§ **Task brief**
Copy the data below with every instance of "table drawer" swapped for "desk drawer", leaving everything else unchanged.
____ Data
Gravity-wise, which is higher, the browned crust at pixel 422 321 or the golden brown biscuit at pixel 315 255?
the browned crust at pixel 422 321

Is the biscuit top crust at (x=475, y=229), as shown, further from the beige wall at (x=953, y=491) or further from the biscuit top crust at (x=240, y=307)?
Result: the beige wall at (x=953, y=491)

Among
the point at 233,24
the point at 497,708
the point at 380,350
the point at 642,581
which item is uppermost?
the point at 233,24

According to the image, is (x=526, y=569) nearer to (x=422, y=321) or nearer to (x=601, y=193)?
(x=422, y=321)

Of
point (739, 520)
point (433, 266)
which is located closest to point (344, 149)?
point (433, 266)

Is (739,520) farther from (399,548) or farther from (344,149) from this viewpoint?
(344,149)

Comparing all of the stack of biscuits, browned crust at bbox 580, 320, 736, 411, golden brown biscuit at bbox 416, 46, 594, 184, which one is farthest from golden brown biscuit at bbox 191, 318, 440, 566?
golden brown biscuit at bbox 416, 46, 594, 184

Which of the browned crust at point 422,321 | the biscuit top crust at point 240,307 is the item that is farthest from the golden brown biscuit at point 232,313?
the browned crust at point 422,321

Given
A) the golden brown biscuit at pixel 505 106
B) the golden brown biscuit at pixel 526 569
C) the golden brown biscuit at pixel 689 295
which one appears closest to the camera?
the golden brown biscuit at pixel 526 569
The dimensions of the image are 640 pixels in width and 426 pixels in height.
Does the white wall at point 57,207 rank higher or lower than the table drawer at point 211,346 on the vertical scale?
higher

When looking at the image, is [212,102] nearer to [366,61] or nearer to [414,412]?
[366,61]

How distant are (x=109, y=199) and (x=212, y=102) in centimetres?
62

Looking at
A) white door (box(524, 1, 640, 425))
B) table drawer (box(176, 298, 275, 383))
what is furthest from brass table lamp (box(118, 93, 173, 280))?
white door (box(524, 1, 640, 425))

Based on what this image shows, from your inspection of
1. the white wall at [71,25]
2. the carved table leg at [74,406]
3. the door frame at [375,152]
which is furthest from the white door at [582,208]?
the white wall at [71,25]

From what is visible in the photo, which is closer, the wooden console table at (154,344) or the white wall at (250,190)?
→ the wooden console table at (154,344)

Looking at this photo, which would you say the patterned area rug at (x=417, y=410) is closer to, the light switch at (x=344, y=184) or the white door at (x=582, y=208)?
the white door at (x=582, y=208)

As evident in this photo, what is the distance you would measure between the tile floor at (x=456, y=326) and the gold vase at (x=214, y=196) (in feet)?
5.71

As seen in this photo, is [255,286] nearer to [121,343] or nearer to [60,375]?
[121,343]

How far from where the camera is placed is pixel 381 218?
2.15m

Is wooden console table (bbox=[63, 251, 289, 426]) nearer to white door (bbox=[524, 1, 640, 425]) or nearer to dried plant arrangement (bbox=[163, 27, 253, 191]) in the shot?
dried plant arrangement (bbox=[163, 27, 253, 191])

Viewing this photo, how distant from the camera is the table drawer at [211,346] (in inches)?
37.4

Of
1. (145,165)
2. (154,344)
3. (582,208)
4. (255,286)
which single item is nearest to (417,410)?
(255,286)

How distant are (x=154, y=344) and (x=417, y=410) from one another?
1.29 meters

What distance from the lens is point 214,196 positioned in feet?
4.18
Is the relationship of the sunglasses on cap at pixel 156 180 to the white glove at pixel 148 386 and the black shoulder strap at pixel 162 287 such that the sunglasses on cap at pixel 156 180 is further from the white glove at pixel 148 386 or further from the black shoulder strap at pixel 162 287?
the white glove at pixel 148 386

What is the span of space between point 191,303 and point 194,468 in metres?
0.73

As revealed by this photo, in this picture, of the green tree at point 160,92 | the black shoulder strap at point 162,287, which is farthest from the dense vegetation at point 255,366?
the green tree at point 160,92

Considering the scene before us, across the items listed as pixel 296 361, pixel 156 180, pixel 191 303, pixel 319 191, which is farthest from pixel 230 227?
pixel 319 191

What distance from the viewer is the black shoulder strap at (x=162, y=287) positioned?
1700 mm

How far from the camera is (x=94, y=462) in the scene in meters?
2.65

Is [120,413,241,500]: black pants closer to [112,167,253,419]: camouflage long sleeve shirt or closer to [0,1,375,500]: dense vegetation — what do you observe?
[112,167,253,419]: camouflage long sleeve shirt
________
§ **Answer**
Gravity-wise, which is higher, the browned crust at pixel 422 321 or the golden brown biscuit at pixel 315 255?
the browned crust at pixel 422 321

Is the biscuit top crust at (x=475, y=229), as shown, further from the beige wall at (x=953, y=491) or further from the biscuit top crust at (x=240, y=307)?
Result: the beige wall at (x=953, y=491)

Among
the point at 233,24
the point at 497,708
the point at 380,350
the point at 642,581
which item is uppermost?
the point at 233,24

According to the image, is (x=526, y=569) nearer to (x=422, y=321) or nearer to (x=601, y=193)?
(x=422, y=321)

Of
point (739, 520)
point (433, 266)
which is located closest to point (344, 149)?
point (433, 266)

Is (739,520) farther from (399,548) or farther from (344,149) from this viewpoint?
(344,149)

Comparing all of the stack of biscuits, browned crust at bbox 580, 320, 736, 411, golden brown biscuit at bbox 416, 46, 594, 184, which one is farthest from golden brown biscuit at bbox 191, 318, 440, 566?
golden brown biscuit at bbox 416, 46, 594, 184

Which of the browned crust at point 422,321 | the biscuit top crust at point 240,307 is the item that is farthest from the golden brown biscuit at point 232,313?
the browned crust at point 422,321

Given
A) the golden brown biscuit at pixel 505 106
B) the golden brown biscuit at pixel 526 569
C) the golden brown biscuit at pixel 689 295
which one appears closest to the camera?
the golden brown biscuit at pixel 526 569
The dimensions of the image are 640 pixels in width and 426 pixels in height.
Does the white wall at point 57,207 rank higher or lower than the desk drawer at point 211,346 on the vertical scale?
higher

When looking at the image, is [212,102] nearer to [366,61] or nearer to [414,412]?
[366,61]

How distant are (x=109, y=199) and (x=212, y=102) in centimetres?
62

Looking at
A) white door (box(524, 1, 640, 425))
B) desk drawer (box(176, 298, 275, 383))
what is furthest from brass table lamp (box(118, 93, 173, 280))?
white door (box(524, 1, 640, 425))

Based on what this image shows, from your inspection of
1. the white wall at [71,25]
2. the carved table leg at [74,406]
3. the door frame at [375,152]
which is furthest from the white door at [582,208]?
the white wall at [71,25]

From what is visible in the photo, which is closer, the wooden console table at (154,344) or the white wall at (250,190)?
→ the wooden console table at (154,344)

Looking at this photo, which would you say the patterned area rug at (x=417, y=410) is closer to, the light switch at (x=344, y=184) or the white door at (x=582, y=208)?
the white door at (x=582, y=208)

As evident in this photo, what is the distance you would measure between the tile floor at (x=456, y=326) and the gold vase at (x=214, y=196) (in feet)?
5.71

As seen in this photo, is [255,286] nearer to [121,343] or nearer to [60,375]?
[121,343]

How far from where the camera is placed is pixel 381 218?
2.15m

Is wooden console table (bbox=[63, 251, 289, 426]) nearer to white door (bbox=[524, 1, 640, 425]) or nearer to dried plant arrangement (bbox=[163, 27, 253, 191]) in the shot?
dried plant arrangement (bbox=[163, 27, 253, 191])

Viewing this photo, how distant from the camera is the desk drawer at [211,346] (in inches)?
37.4

Of
1. (145,165)
2. (154,344)
3. (582,208)
4. (255,286)
which single item is nearest to (417,410)?
(255,286)

How distant are (x=154, y=344) and (x=417, y=410) from one another?
1.29 meters

What distance from the lens is point 214,196 positioned in feet?
4.18
Is the relationship of the sunglasses on cap at pixel 156 180 to the white glove at pixel 148 386 and the black shoulder strap at pixel 162 287 such that the sunglasses on cap at pixel 156 180 is further from the white glove at pixel 148 386 or further from the black shoulder strap at pixel 162 287?
the white glove at pixel 148 386

What is the span of space between point 191,303 and point 194,468 in metres?
0.73

As revealed by this photo, in this picture, of the green tree at point 160,92 | the black shoulder strap at point 162,287, which is farthest from the dense vegetation at point 255,366?
the green tree at point 160,92

Considering the scene before us, across the items listed as pixel 296 361, pixel 156 180, pixel 191 303, pixel 319 191, which is farthest from pixel 230 227?
pixel 319 191

What distance from the viewer is the black shoulder strap at (x=162, y=287) positioned?
1700 mm

How far from the camera is (x=94, y=462) in the scene in meters?
2.65

Is [120,413,241,500]: black pants closer to [112,167,253,419]: camouflage long sleeve shirt or closer to [0,1,375,500]: dense vegetation — what do you observe?
[112,167,253,419]: camouflage long sleeve shirt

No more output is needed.